One of these CDC-funded studies is led by Krista Mehari, Ph.D., an assistant professor of psychology at the University of South Alabama who received her doctorate from VCU’s clinical psychology program in 2015. While at VCU, Mehari was funded by the Clark-Hill Institute’s CDC Center grant and collaborated with the institute’s faculty on various projects focused on youth violence prevention.

Mehari was awarded $1.9 million for her study, “Participatory Action Research to Inform a Social-Ecological Model of Gun-Related Attitudes, Behaviors, and Practices,” which will investigate risky gun-related behaviors and the acceptability of specific approaches to prevention for populations at greatest risk for homicide and suicide.

“This proposal is highly innovative and potentially paradigm-shifting,” said Farrell, who was Mehari’s adviser at VCU and is a co-investigator on the project. “The proposed work intends to break down silos of research as it relates to populations of great interest and risk, particularly young Black men with the urban gun violence focus and older white men with the suicide focus and types of firearm injury.”

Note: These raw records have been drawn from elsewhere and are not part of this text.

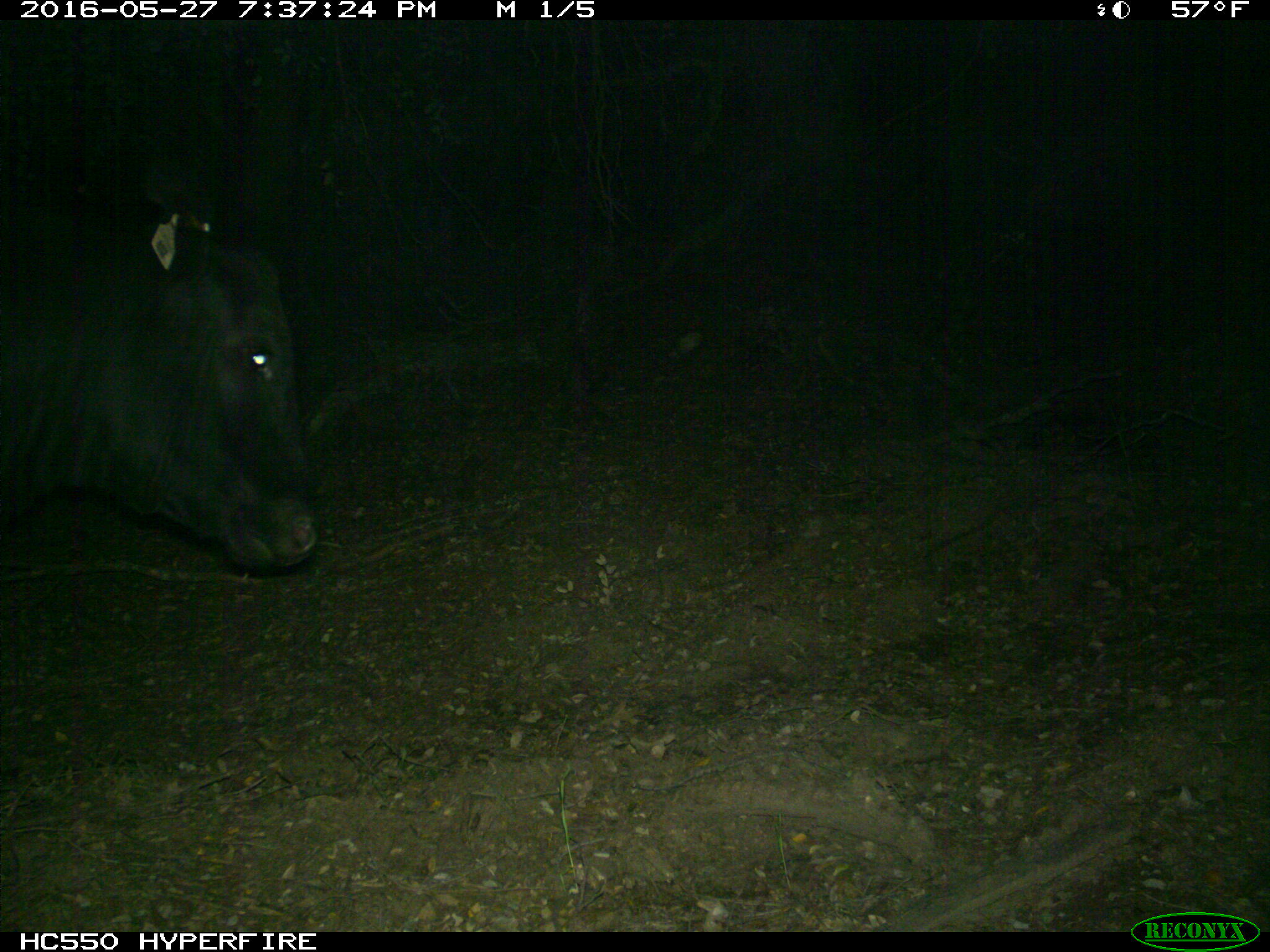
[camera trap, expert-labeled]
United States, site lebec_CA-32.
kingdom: Animalia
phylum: Chordata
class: Mammalia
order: Artiodactyla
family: Bovidae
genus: Bos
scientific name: Bos taurus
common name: domestic cow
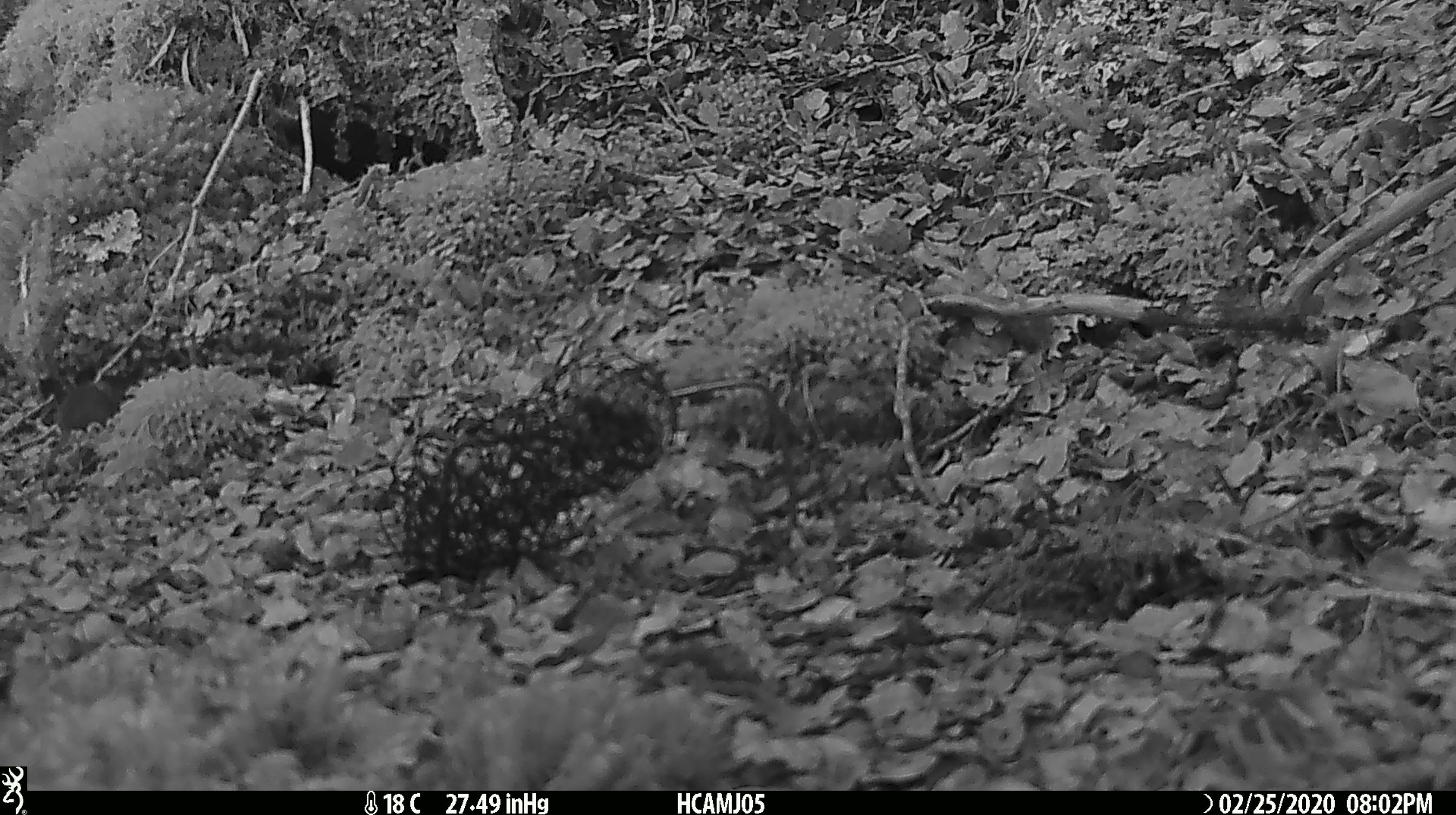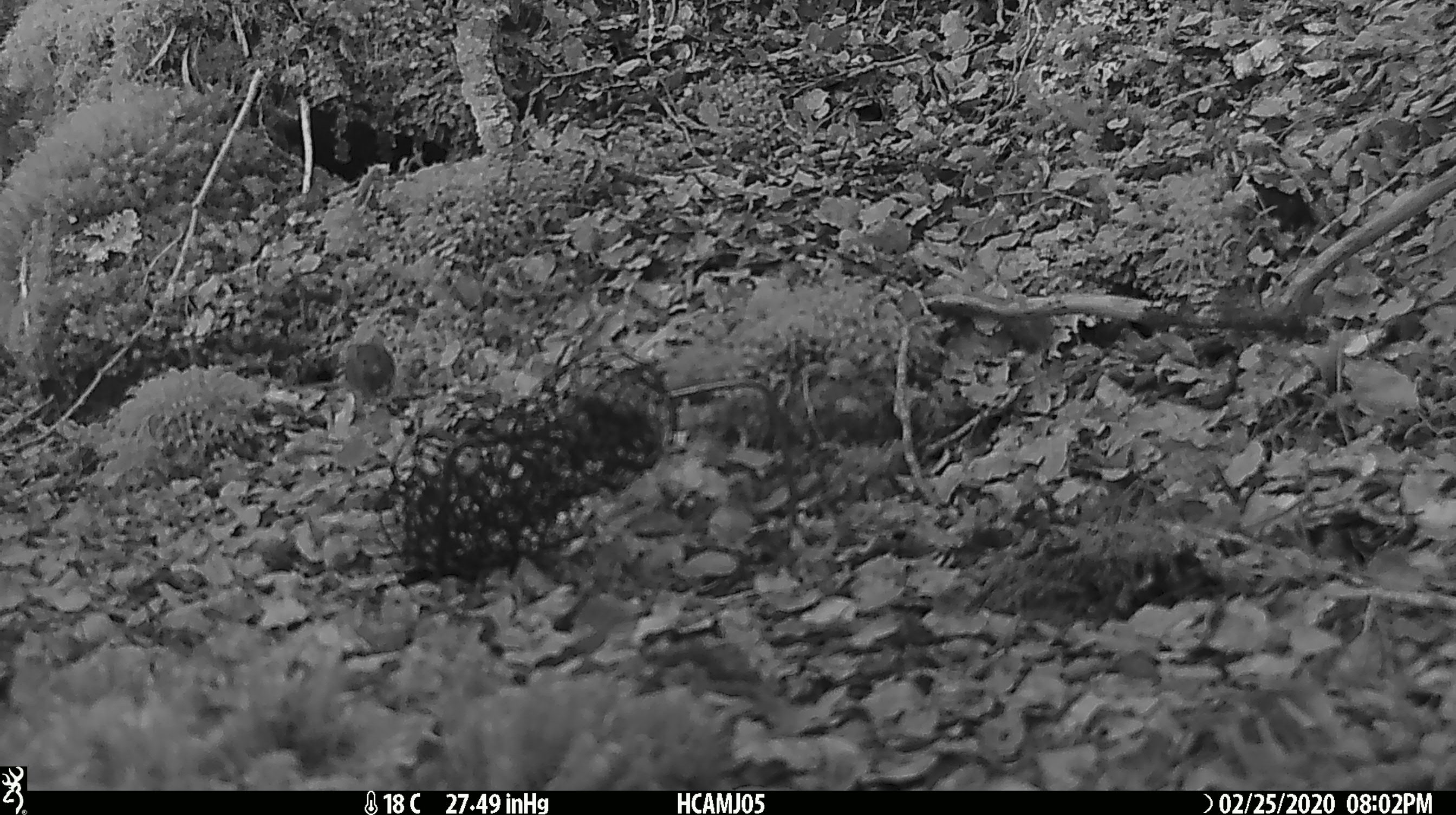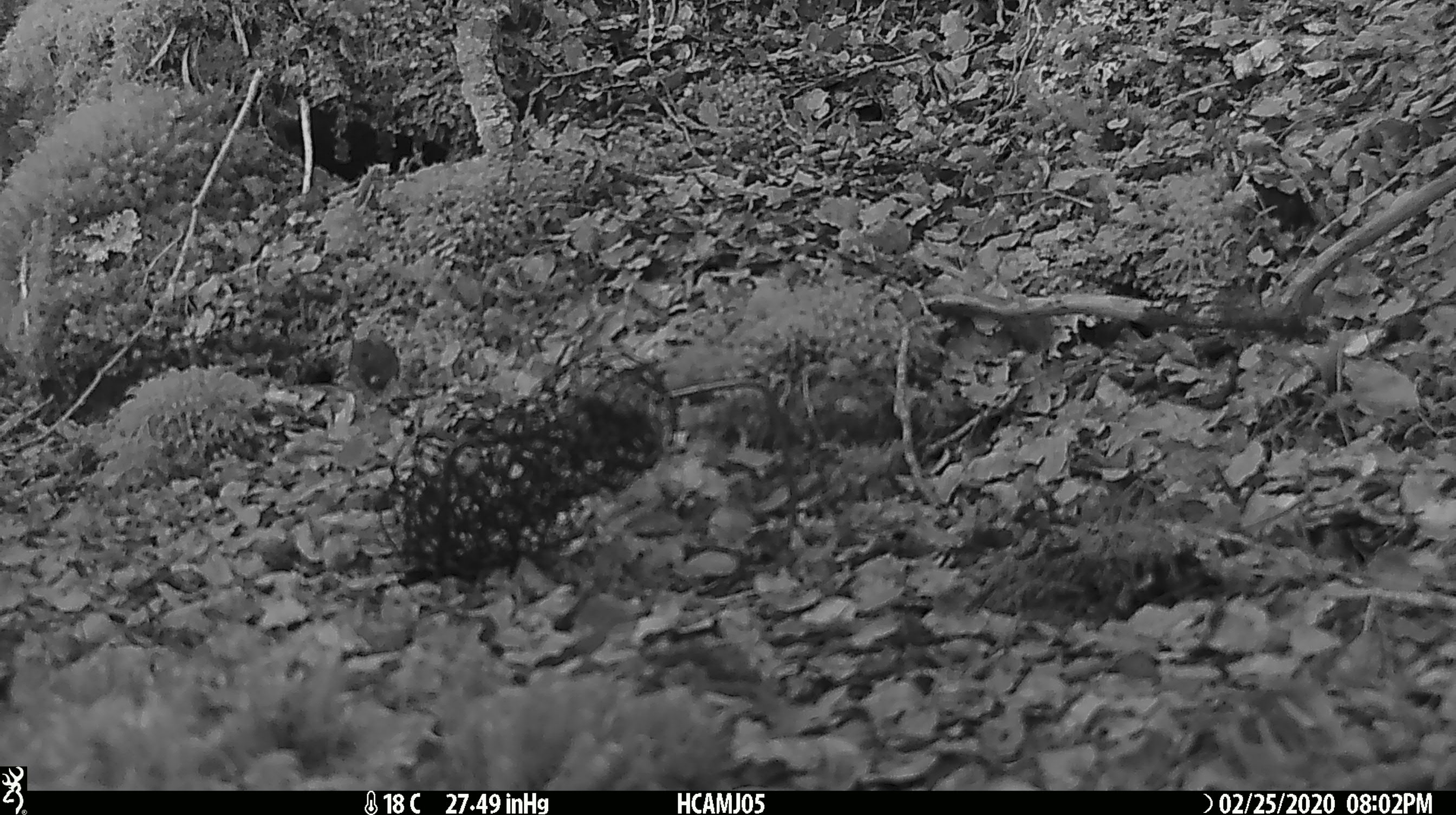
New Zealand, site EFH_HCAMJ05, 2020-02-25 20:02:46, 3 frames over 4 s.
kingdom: Animalia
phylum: Chordata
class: Mammalia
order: Rodentia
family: Muridae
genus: Mus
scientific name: Mus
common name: mouse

A third CDC grant was awarded to Anna Yaros, Ph.D., a research clinical psychologist at Research Triangle Institute who previously was a postdoctoral fellow at the Clark-Hill Institute. Yaros was awarded $1.1 million to lead a study, “An Examination of Firearm Violence Crises Using Crisis Text Line Data: Filling a Critical Gap,” focused on analyzing crisis text line data related to multiple types of firearm violence to help inform firearm violence prevention activities.